В лифте – до боли яркий, но позабытый запах духов, в проеме – открытка «с днем рождения» иероглифами в самом начале. Штаны совсем большие, как на вырост, а в туалете кто-то невидимый сливает воду.
***
Боксер смотрит на теннисный мячик большими голубыми глазами. Перчатки мешают поймать любимый мячик. А он все смотрит.
***
«А вот пойду и куплю выпить, и, может, не стану алкоголиком», - произнесла Клара и взмахнула короткой челкой, - «Кажется, в моей квартире по-прежнему живут привидения. Они каждую ночь стерегут дверь в ванную – чтобы были нараспашку и можно было помыть руки. Прямо сейчас кто-то хлопал оконной рамой на балконе».

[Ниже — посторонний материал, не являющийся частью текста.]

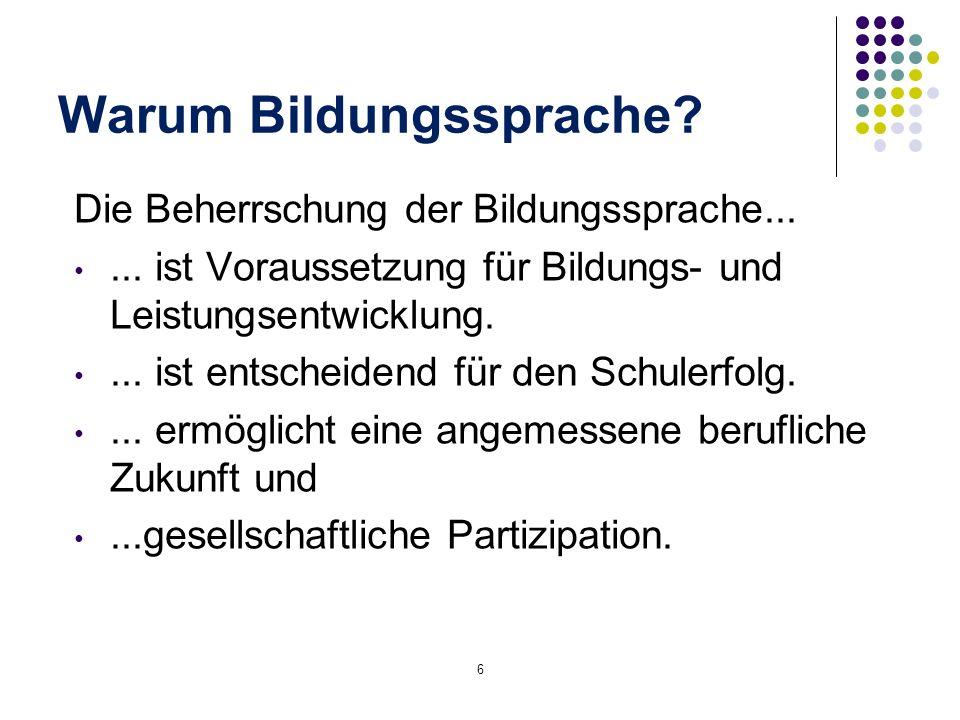 Konzeption der NB DaZ Beobachtungsbereiche: A.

А я вот думаю, когда очень много места – это балкон или уже нет?
***
Человек не должен жить в совершенном одиночестве. Это совершенно и прекрасно. Это даже идеально. Но он не должен. В конце концов, нужно с кем-то спать. Все с кем-то спят. И привидения прилететь могут. Раз – и все. Ну, там, для здоровья тоже. И зимой не холодно. Если тепло.
***
В окно прилетел пакет из-под сырных чипсов. В пакете – два бычка, докуренных до фильтра. Я как раз пошла смотреть, что там шуршит. Подняла жалюзи, и пакет приклеился к моему лбу. Как обшивка фюзеляжа в фильмах про разгерметизацию самолета.
***
«Ей бы в театр, в театр», - кричали люди.
«Да-да-да, - вдохнула она и застыла, - Давайте устроим театр и будем танцАвать».
***
В песню Земфиры Рамазановой о грусти из пистолета просятся классические строчки «я не хотела мешать тому, кто привык веселиться». Желательно, в начало. Там, где про газ. Или вместо Марины Цветаевой вставить. Хорошо приготовленную кашу старым маслом не испортишь.
Сижу, думаю – почему никак нельзя жить внутри этой песни? В ней такой очень хороший красивый стеб. Как разговоры Олега Меньшикова в «Покровских воротах».
«Ах, оставьте, мон шер, не врывайтесь ураганом».
Впрочем, я хотела промолчать. Но не получилось.